Lisa Webster: Dealing with an eyewatering tapered annual allowance charge

Jenna Towler
clock • 4 min read

Lisa Webster had an interesting case cross her desk recently that highlighted some of the ongoing issues with the tapered annual allowance (AA) compounded by auto-enrolment...

An adviser had contacted me about a new client. The lady in question had a personal pension, and in the last few years had been making personal contributions of £32,000 net/£40,000 gross to use up her annual allowance. However, since 2016/17 (when the tapered annual allowance was introduced) her income hadn’t been below £400,000.

The adviser had to pass on the bad news that she would have been subject to the maximum taper – so her annual allowance in the tax years 2016/17 to 2019/20 was only £10,000. She is also one of the few people that has been made worse off due to the changes to the tapered annual allowance that came in at the start of the 2020/21 tax year. As her income is above £312,000 she has the maximum taper all the way down to £4,000.

Auto-enrolment woes

The news then got worse. It turned out that the client also had a workplace pension that her employer had been paying into for the last four years. This employer had auto-enrolled her and was paying in at the minimum rates – currently 8% - but generously based on her entire salary not just qualifying earnings. In her case this made the contributions significant. Her employer is based overseas, and the adviser’s client is their only UK employee, so it is quite possible they didn’t realise they didn’t need to make contributions on all earnings.

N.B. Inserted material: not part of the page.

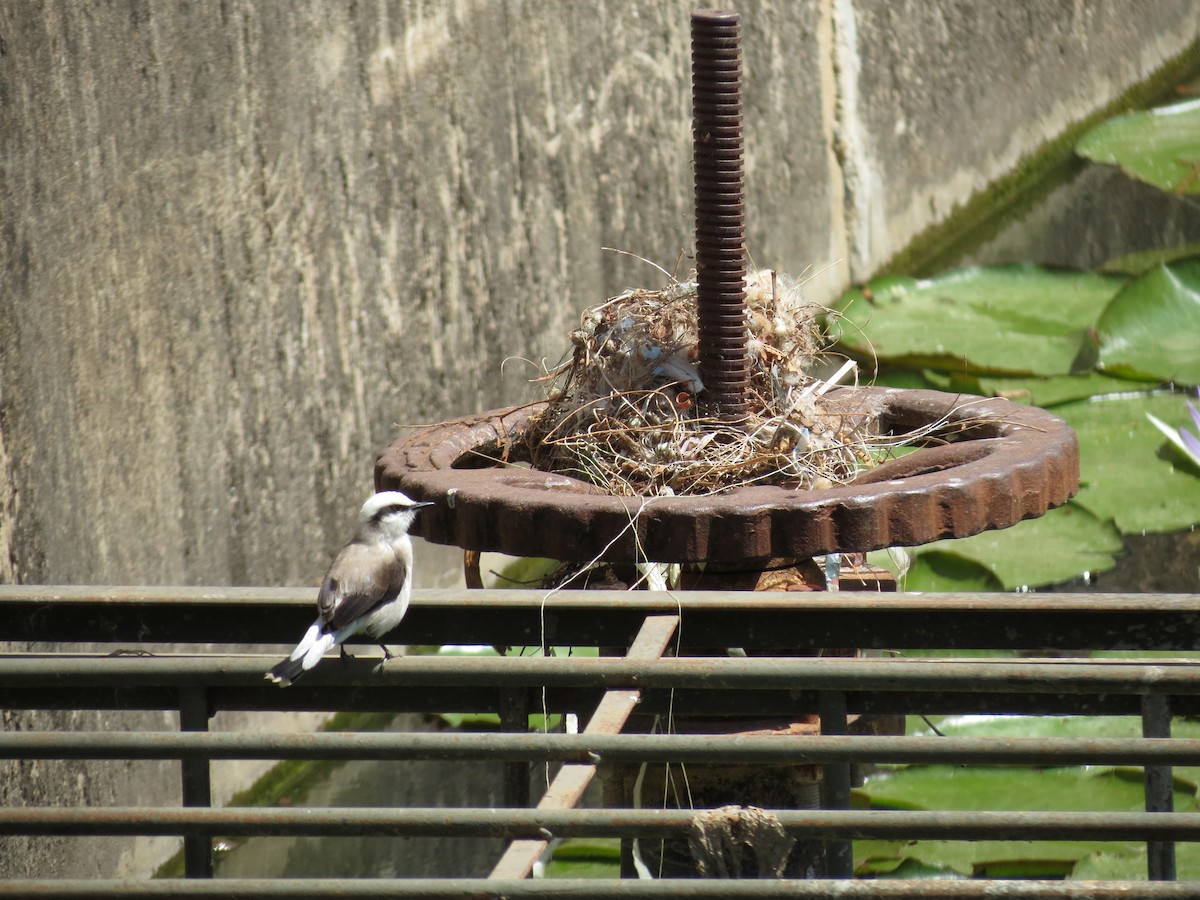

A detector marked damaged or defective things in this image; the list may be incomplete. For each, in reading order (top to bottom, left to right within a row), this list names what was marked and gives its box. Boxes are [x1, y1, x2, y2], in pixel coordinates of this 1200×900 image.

corroded metal wheel [376, 386, 1080, 564]
rusty metal railing [2, 584, 1200, 892]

There is also a strong possibility that they were not aware of the implications for their employee nor had ever heard of the tapered annual allowance. 

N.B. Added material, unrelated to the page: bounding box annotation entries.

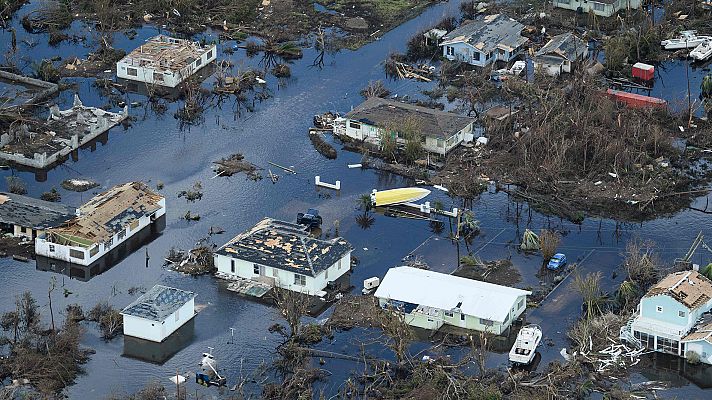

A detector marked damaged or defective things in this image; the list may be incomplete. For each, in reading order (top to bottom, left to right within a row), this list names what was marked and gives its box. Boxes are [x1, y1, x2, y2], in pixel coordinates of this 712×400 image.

damaged house [115, 34, 217, 87]
damaged roof [440, 14, 528, 54]
damaged house [440, 14, 528, 67]
damaged roof [536, 32, 588, 61]
damaged house [536, 32, 588, 76]
damaged house [552, 0, 644, 17]
damaged house [0, 95, 126, 170]
damaged house [336, 97, 478, 157]
damaged roof [344, 97, 476, 139]
damaged roof [0, 192, 75, 230]
damaged house [0, 192, 75, 239]
damaged house [35, 183, 166, 268]
damaged roof [46, 182, 163, 247]
damaged roof [216, 219, 352, 278]
damaged house [214, 217, 354, 296]
damaged roof [121, 284, 195, 322]
damaged roof [376, 268, 532, 324]
damaged house [376, 266, 532, 334]
damaged house [620, 272, 712, 362]
damaged roof [644, 270, 712, 310]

The result of all this was that even after using available carry forward, the client was facing a tapered annual allowance charge in the region of £50,000 for the years 2018/19 onwards.

The question then was how to notify HM Revenue & Customs (HMRC) of the charge, and the best way of paying it.

Reporting the charge

Annual allowance charges are usually reported via self-assessment. It is possible to amend previous self-assessment returns up to one year after the deadline – so for the 2019/20 tax year changes can be made up to 31 January 2022 and for 2020/21 up to 31 January 2023. This can be done online, if the original assessment was filed online, or by paper, if the original was paper-based.

For earlier tax years, so 2018/19 in this case, you must write to HMRC to set out the tax year being corrected, why the original return was wrong, and details of the underpayment of tax. HMRC will then issue an updated tax bill, along with a deadline for payment.

Paying the tax charge

The adviser was interested in scheme pays, and whether this could be used to pay the charge from one or both of the schemes involved.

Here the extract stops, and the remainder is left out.